やがて黄色い竜巻がしゅるしゅるとほどけるように消えると、そこには黒曜石のようにキラキラした石が転がっているだけだ。


しーんとした隊列に、草原の風が吹く。


「あれは……アンデッド魔晶石? アンデッドを討伐したときに稀に手に入るものか? と、いうことは討伐されたのか? あんなに巨大な魔晶石なんて初めて見たぞ!? 一体どうやって」

騎士隊長が混乱してる。


(主ィ、おわったよー! 褒めて、褒めてー!)

(討伐はジオールトゥイ、我は周囲への影響を最小限にする術を施しました)


ぽん、と俺の目の前に黄色い毛玉に羽根が生えたジオールトゥイと、紫のシーツおばけに羽根がはえたウィオラーケウムが姿を現した。慌ててちっちゃな手でむんずと掴んでペシュティーノのマントの中に隠れる。
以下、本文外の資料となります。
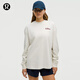 lululemon丨Heavyweight 女士高克重棉質(zhì)圓領(lǐng)長(cháng)袖 T 恤 LW3IA9S 骨白 S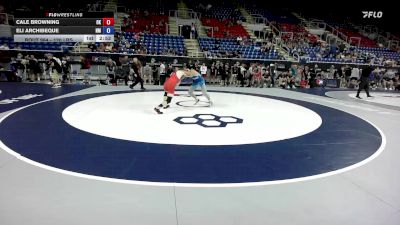 120 lbs Cons. Rd Of 128 - Cale Browning, OK vs Eli Archibeque, NM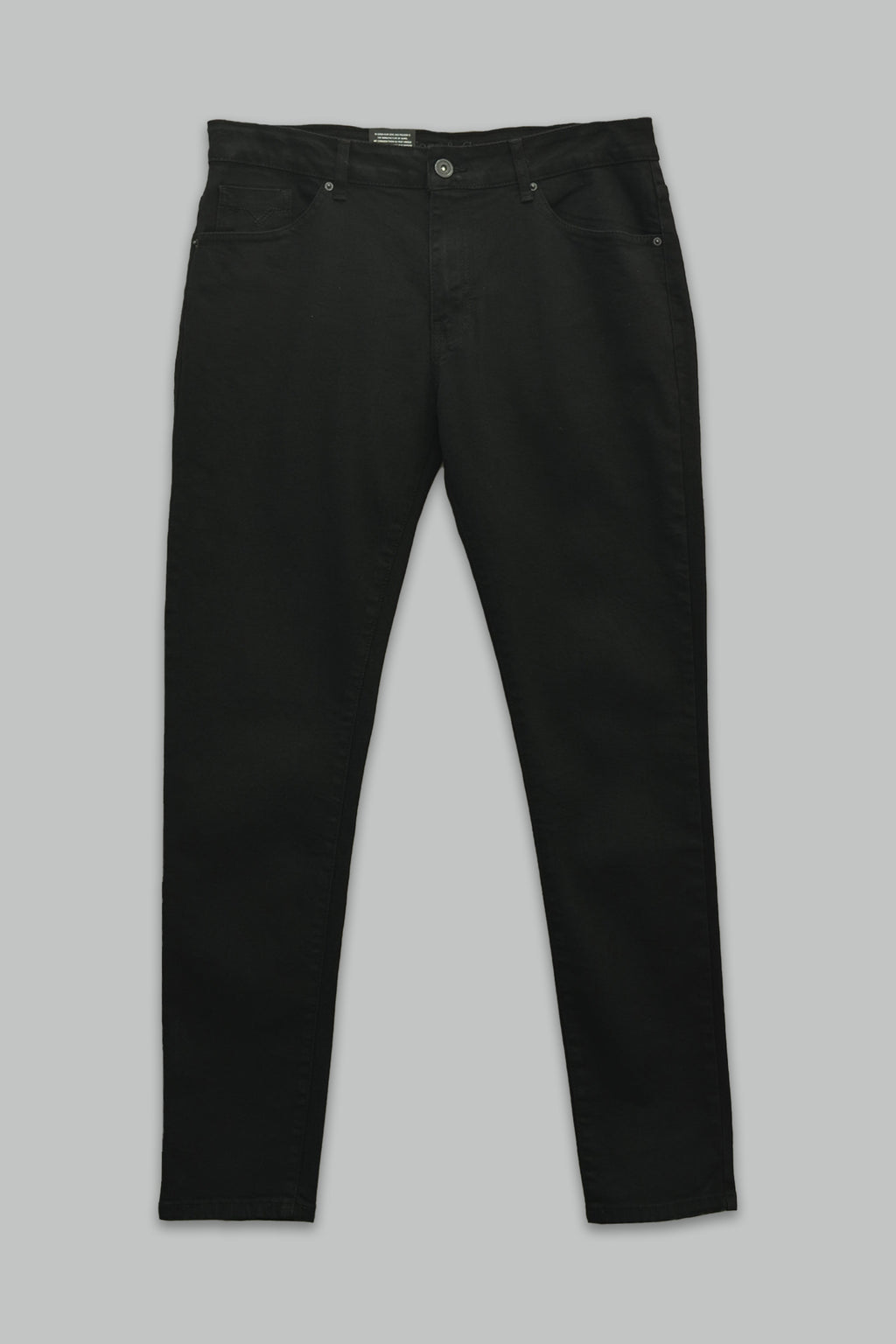Pantalón de mezclilla Negro slim fit  para hombre
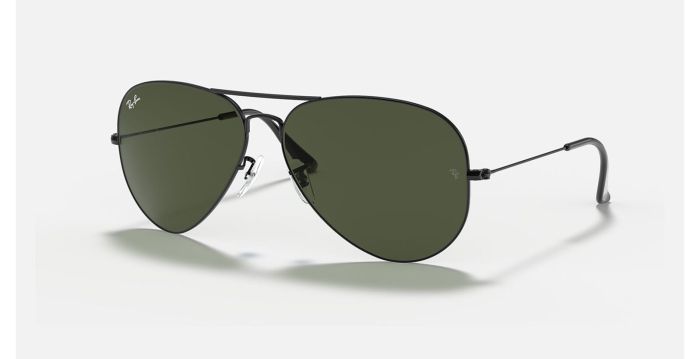 aviator large metal ii sunglasses in black and green aviator large metal ii sunglasses in black and green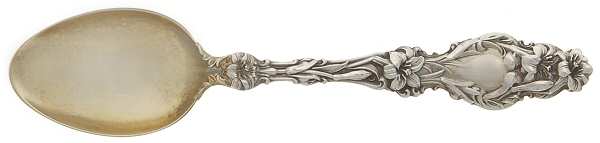 Lily (Sterling, 1902, Lion-Pat.1902) Demitasse Spoon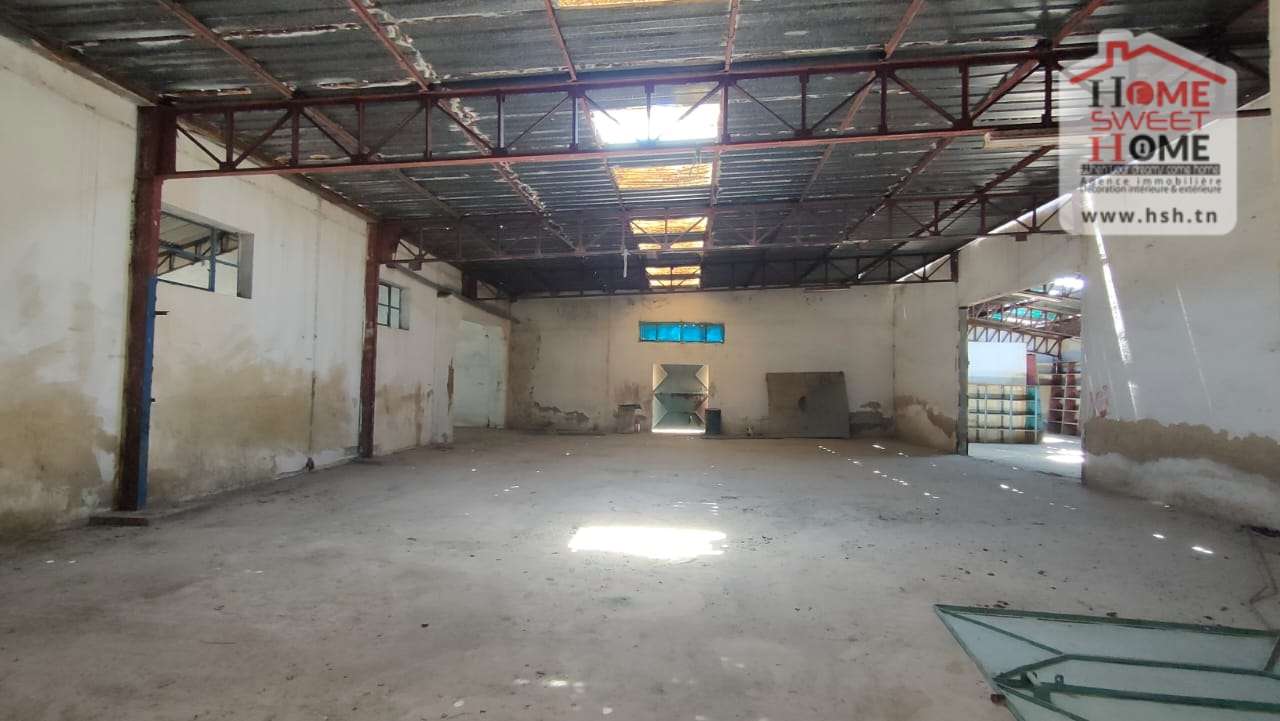 Rades Zone Industrielle 1 Location Surfaces Entrept riyane  rades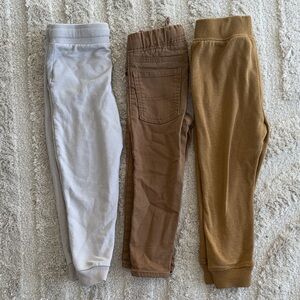 Carter's Kids' Sweatpants Set - Light Gray, Chocolate, Mustard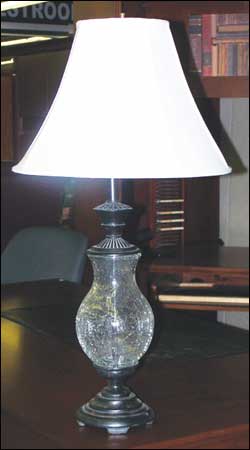 Lamps & Accessories | Glass & Metal Table Lamp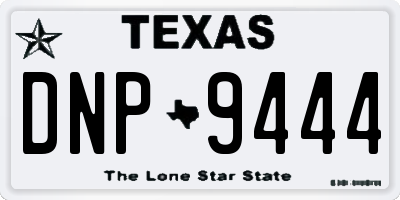 TX license plate DNP9444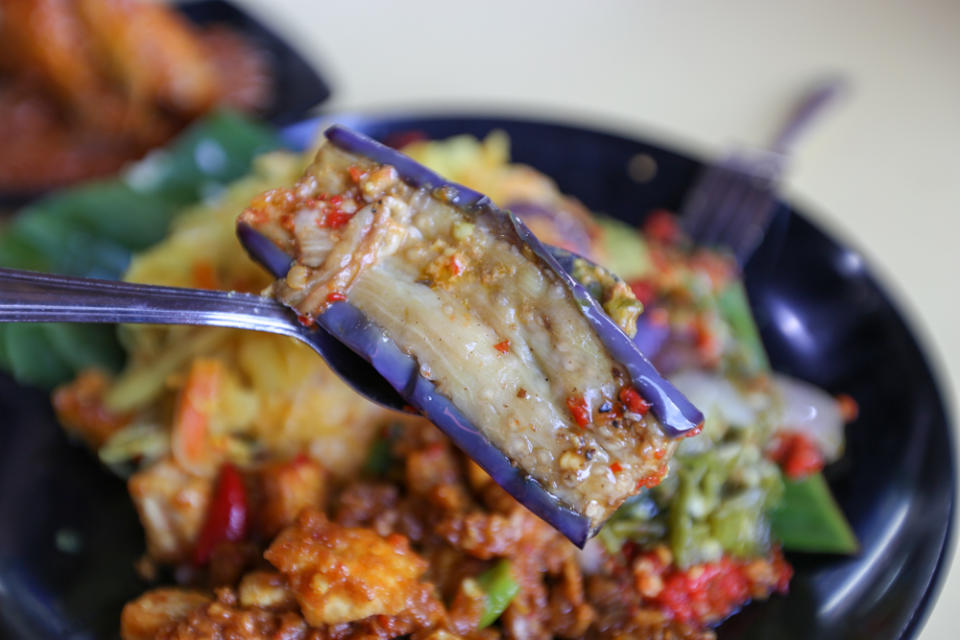 Sinar Pagi Nasi Padang - eggplant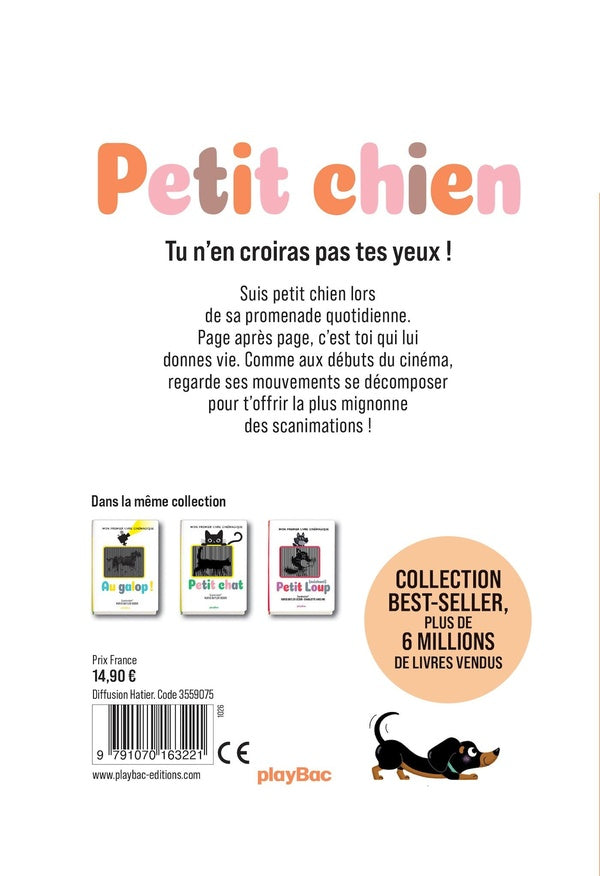 Back cover of Petit Chien : Mon premier livre cinémagique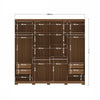 Wardrobe New Master 8.4 163248P 8 Doors With 4 Drawers  Jatoba/Grafite  (Limited 3 Months Warranty)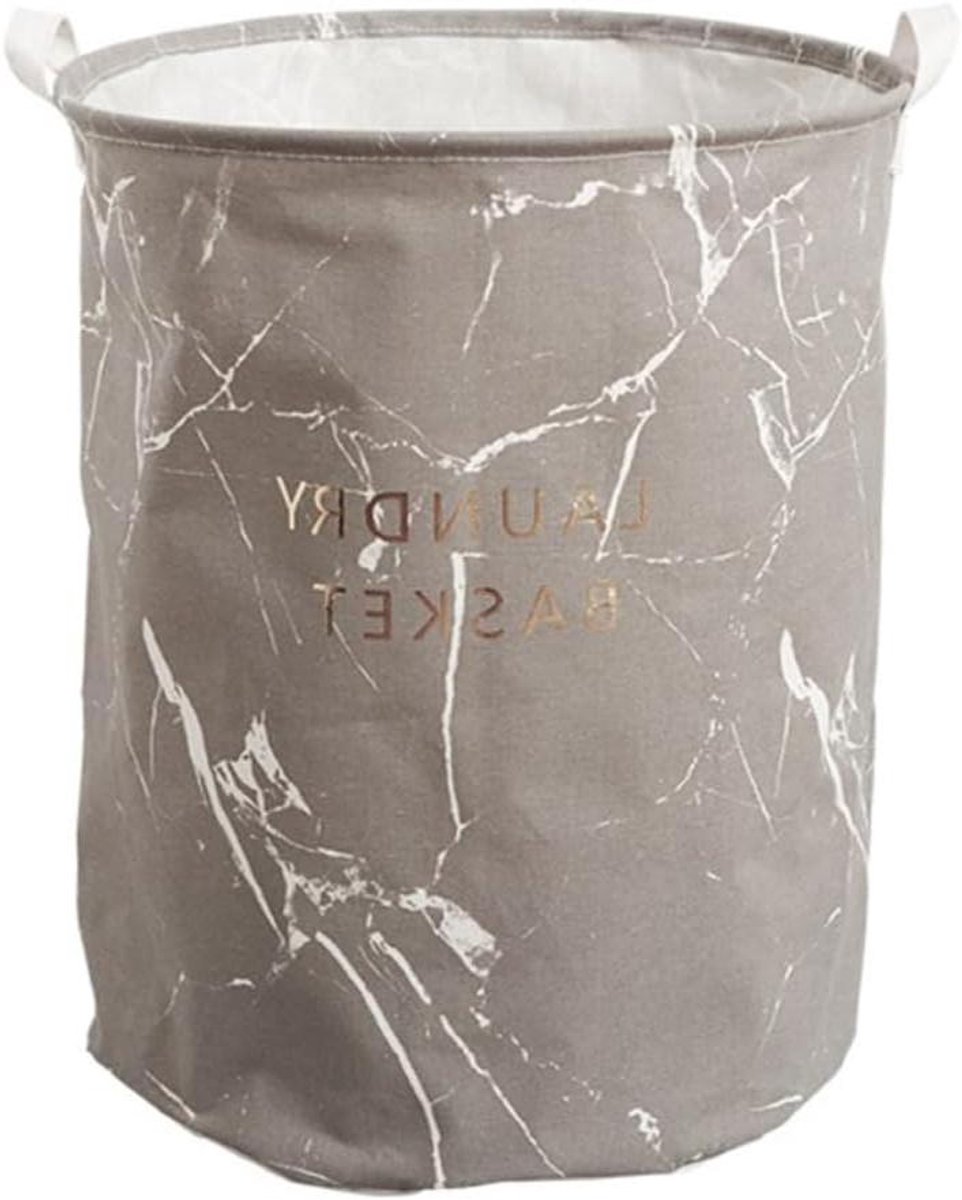 Vouwbare Wasmand Waszak Opbergmand Wasgoed Opbergen Stapelbaar Ontwerp 50x50 cm Grijs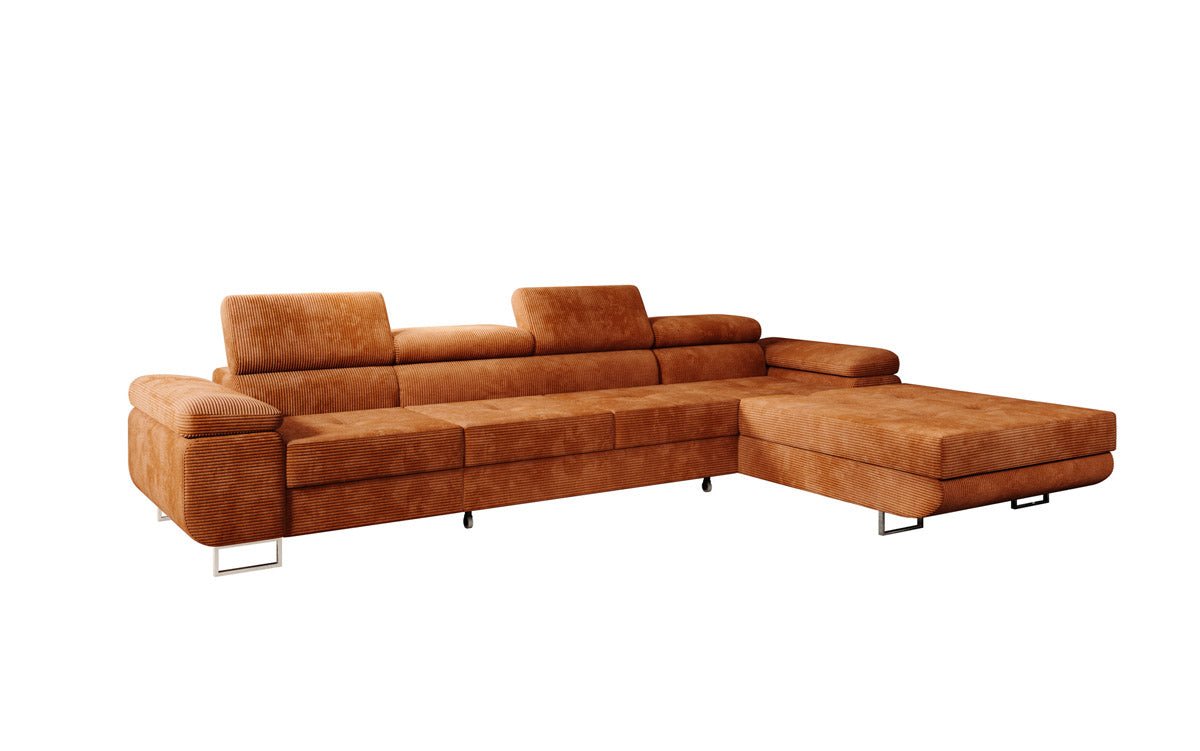 Designer Sofa Calvera Maxi with Sleeping and Folding Function in Corduroy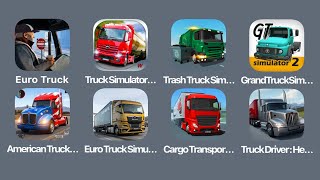 Euro Truck SimulatorTruckers of Europe 2Trash Truck SimulatorAmerican Truck SimulatorTruckDriver [upl. by Havard]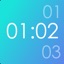 icone application Big Clock : Horloge moderne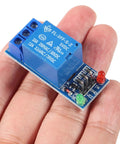 Five Volt One Channel Relay Module With Opto Isolation And High Low Level Trigger for Arduino Raspberry Pi control in hand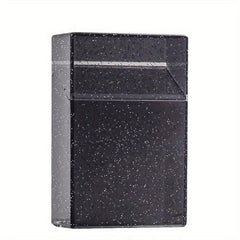 Shining Cigarette Case 20 Capacity Storage Box Clear Photo Postcard Holder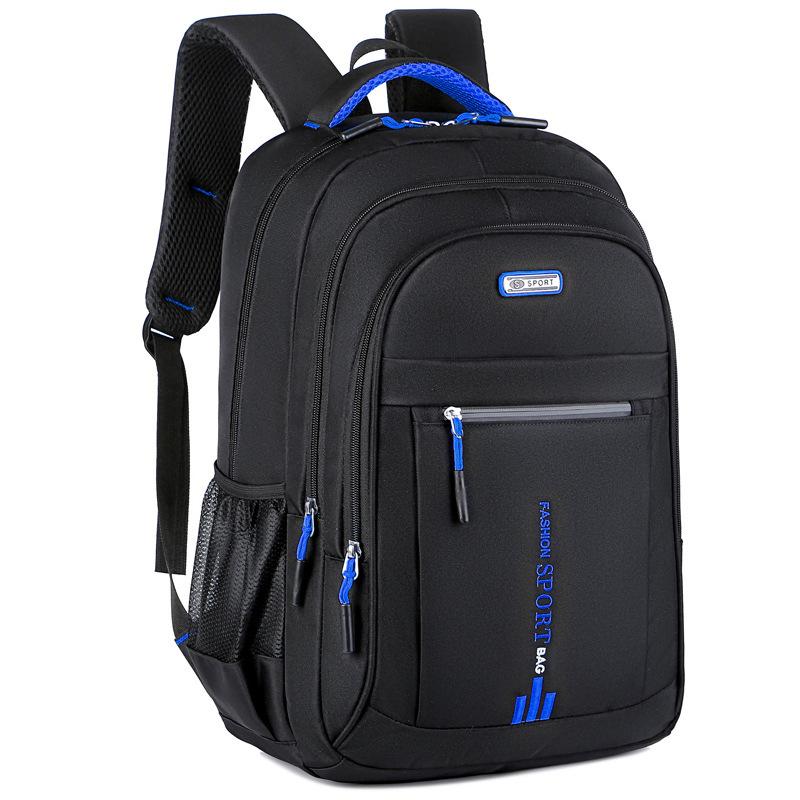 Herren Rucksäcke Wasserdichter Rucksack Business Computer Tasche Lässiger Reiserucksack Schüler Schultasche One Size blau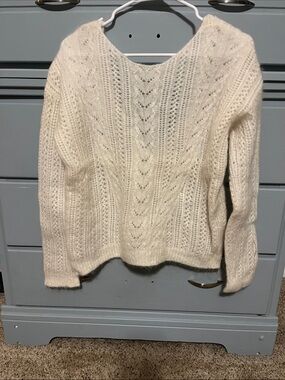 Sezane Malou Cream Jumper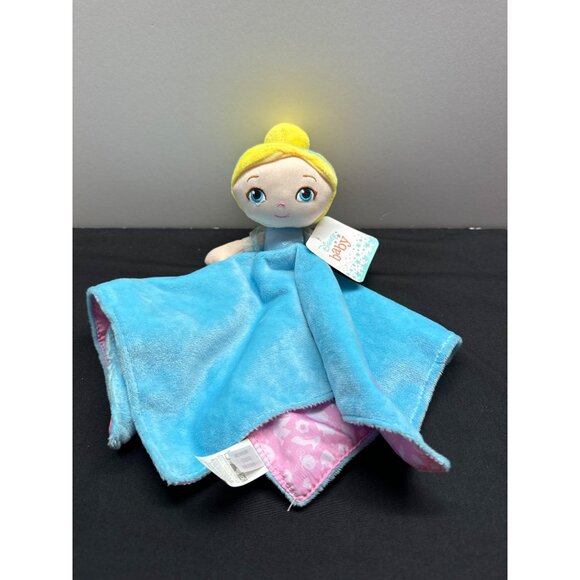 Disney Baby Cinderella Plush Security Blanket Lovey Blue & Pink 14" Soft Cuddly - Picture 1 of 9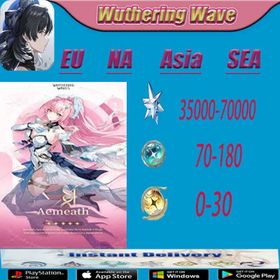 NA|Lv49|Aemeath|65K-69K Astrite|152+Lustrous |4+Radiant|Wuthering Wave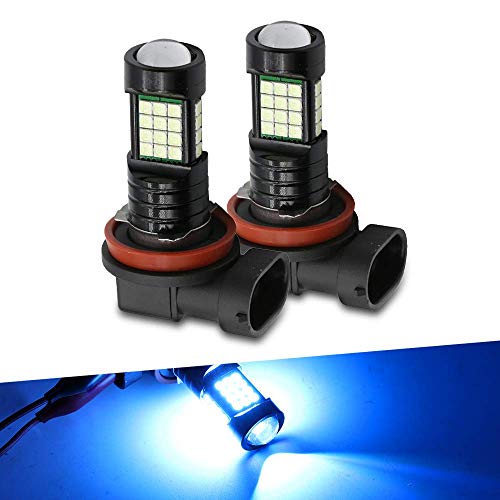H11 Ice Blue color 3030 SMD for Fog Lights with medium brightness, 2 bulbs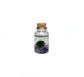 Tiny Marimo Moss Ball Terrarium with Amethyst Gemstones: Single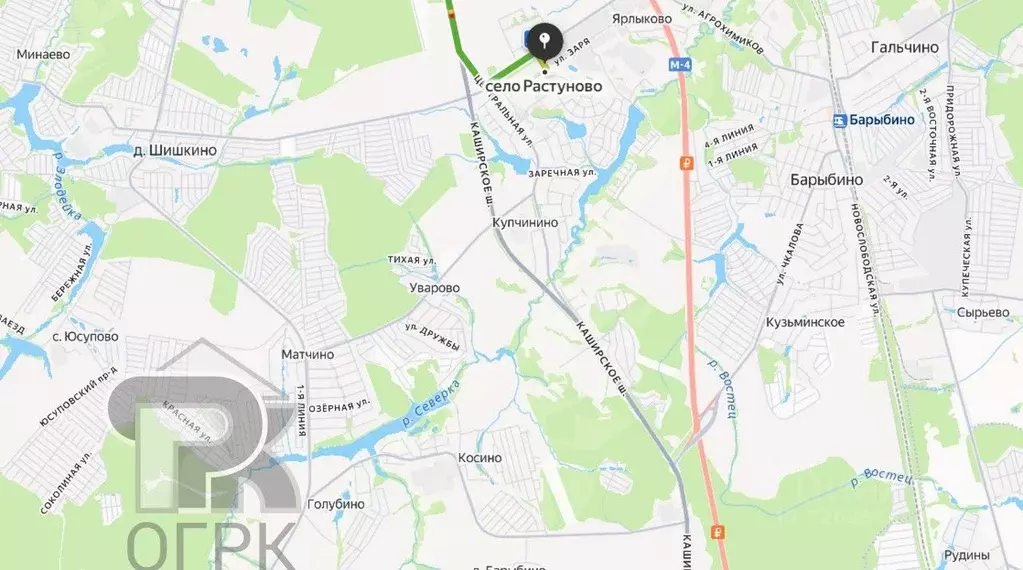 Участок в Московская область, Домодедово городской округ, с. Растуново ... - Фото 2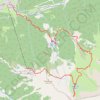 Trace GPS Autriche montée au dessus de Mayrhofen, itinéraire, parcours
「よくできました! えらい、えらい! ありがとうね!」


毛玉とシーツおばけを撫で回すと、嬉しそうに跳ねる。

(ああ、これが幸福感というものでしょうか)

(主の役に立てた! 褒めてもらえたぁ! うれしいいい! むひゃあああ!)


「よーしよしよし! いいこいいこ!」


「ケイトリヒ様……」

「あ」


マントの中で隠れてムツゴロウさんみたいになっているところを、上からペシュティーノが覗き込んでいた。